Mask R-CNN model
SpineNet-143 + FPN backbone
Pre-trained on the COCO dataset
Image resolution: 1280x1280
Focal loss for the attributes head
Augmentations: random scaling (0.5x - 2.0x), v3 policy from the AutoAugment (modified to support masks)
-
Set up
gcloud
command. -
Install
ctpu
command.
https://github.com/tensorflow/tpu/tree/master/tools/ctpu#download
- Copy and modify a TPU config file
cp tpu_configs/example.json tpu_configs/YOUR_TPU.json
- Create a VM instance and TPU
export TPU_CONFIG_JSON=tpu_configs/YOUR_TPU.json
./scripts/tpu.sh create
You will automatically log in the VM via SSH.
-
Grant roles/storage.admin the TPU service account (e.g., [email protected]).
-
Install Python dependencies to the VM instance.
cd $HOME
git clone https://github.com/amitha-nayak/Fashionista.git
cd $HOME/kaggle-imaterialist2020-model
./scripts/setup_bashrc.sh
source ~/.bashrc
./scripts/install_requirements.sh
- Setup is done. Log out from the terminal, and stop the VM and TPU.
./scripts/tpu.sh stop
# or
./scripts/tpu.sh stop --vm
./scripts/tpu.sh stop --tpu
- Log in to the VM instance via SSH.
./scripts/tpu.sh start
./scripts/tpu.sh ssh
- Set up iMaterialist dataset.
- Create TF Records from iMaterialist COCO format annotations
poetry shell
./scripts/create_tf_records.sh \
train \
$IMAGE_DIR \
$COCO_JSON_FILE \
$OUTPUT_FILE_PREFIX
# e.g.,
./scripts/create_tf_records.sh \
train \
~/iMaterialist/raw/train \
~/iMaterialist/raw/instances_attributes_train2020.json \
gs://yourbucket/tfrecords/train
TF Records will be created like gs://yourbucket/tfrecords/train-00001-of-00050.tfrecord
.
- Train a model.
./scripts/train.sh $INPUT_GCS_PATTERN $OUT_GCS_DIR
# e.g.,
./scripts/train.sh \
gs://yourbucket/tfrecords/train-* \
gs://yourbucket/model
Training artifacts (checkpoints, hyperparmeters, and logs etc) will be dumped into gs://yourbucket/model/
.
- Don't forget to stop your TPU if the training finishes.
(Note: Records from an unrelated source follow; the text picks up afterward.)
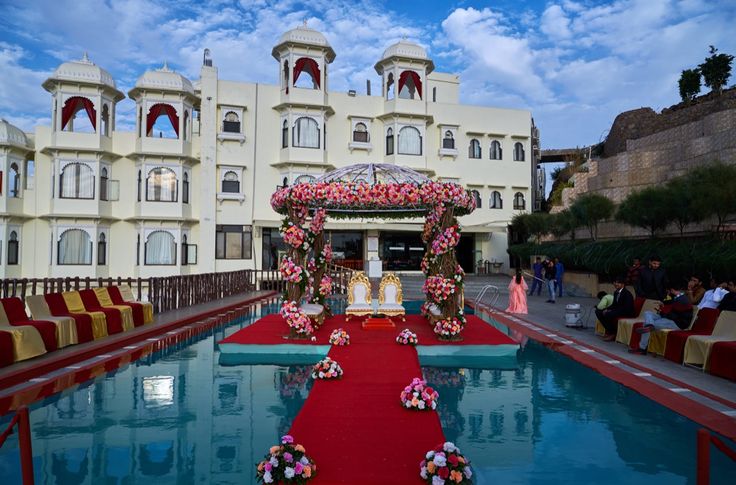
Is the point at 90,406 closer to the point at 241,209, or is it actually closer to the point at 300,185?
the point at 300,185

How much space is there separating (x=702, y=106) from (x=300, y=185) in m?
27.3

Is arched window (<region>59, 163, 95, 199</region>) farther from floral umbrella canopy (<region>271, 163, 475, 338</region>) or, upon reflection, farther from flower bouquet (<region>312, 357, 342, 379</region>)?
flower bouquet (<region>312, 357, 342, 379</region>)

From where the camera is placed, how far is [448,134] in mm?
29391

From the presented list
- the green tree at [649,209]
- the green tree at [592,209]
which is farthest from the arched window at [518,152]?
the green tree at [649,209]

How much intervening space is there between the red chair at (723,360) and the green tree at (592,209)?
15.3m

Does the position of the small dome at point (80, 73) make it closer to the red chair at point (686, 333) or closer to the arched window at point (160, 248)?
the arched window at point (160, 248)

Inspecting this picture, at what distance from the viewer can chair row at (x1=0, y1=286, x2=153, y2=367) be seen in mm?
8000

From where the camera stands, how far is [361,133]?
92.7 ft

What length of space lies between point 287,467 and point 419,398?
2.21 meters

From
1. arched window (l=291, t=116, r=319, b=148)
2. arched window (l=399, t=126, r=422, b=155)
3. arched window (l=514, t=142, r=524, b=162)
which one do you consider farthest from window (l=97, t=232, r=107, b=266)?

./scripts/tpu.sh stop --tpu
- Note: If the training fails, delete the training artifacts from GCS. Otherwise, the configurations of the failed training will be loaded and it will fail again. For example, tensor's shape mismatch.
- Log in to the VM instance via SSH.
./scripts/tpu.sh start --vm
./scripts/tpu.sh ssh
- Predict for your images
poetry shell
./scripts/predict.sh \
$MODEL_GCS_DIR \
$IMAGE_GCS_DIR \
$TF_RECORD_GCS_DIR \
$OUT_GCS_DIR
# e.g.,
./scripts/predict.sh \
gs://yourbucket/model \
gs://yourbucket/yourdataset/images \
gs://yourbucket/yourdataset/tfrecords \
gs://yourbucket/yourdataset/predictions
- The TPU should be automatically shut down by scripts/predict.sh.
- Log in to the VM instance via SSH.
./scripts/tpu.sh start --vm
./scripts/tpu.sh ssh
- Run django
cd kaggle-imaterialist2020-model
python3 ../manage.py runserver
- Don't forget to stop your TPU.
./scripts/tpu.sh stop --tpu
- Note: to change or add sample images on the website,
use the path ./fash/media/images
All the changes were made on top of the TPU Object Detection and Segmentation Framework.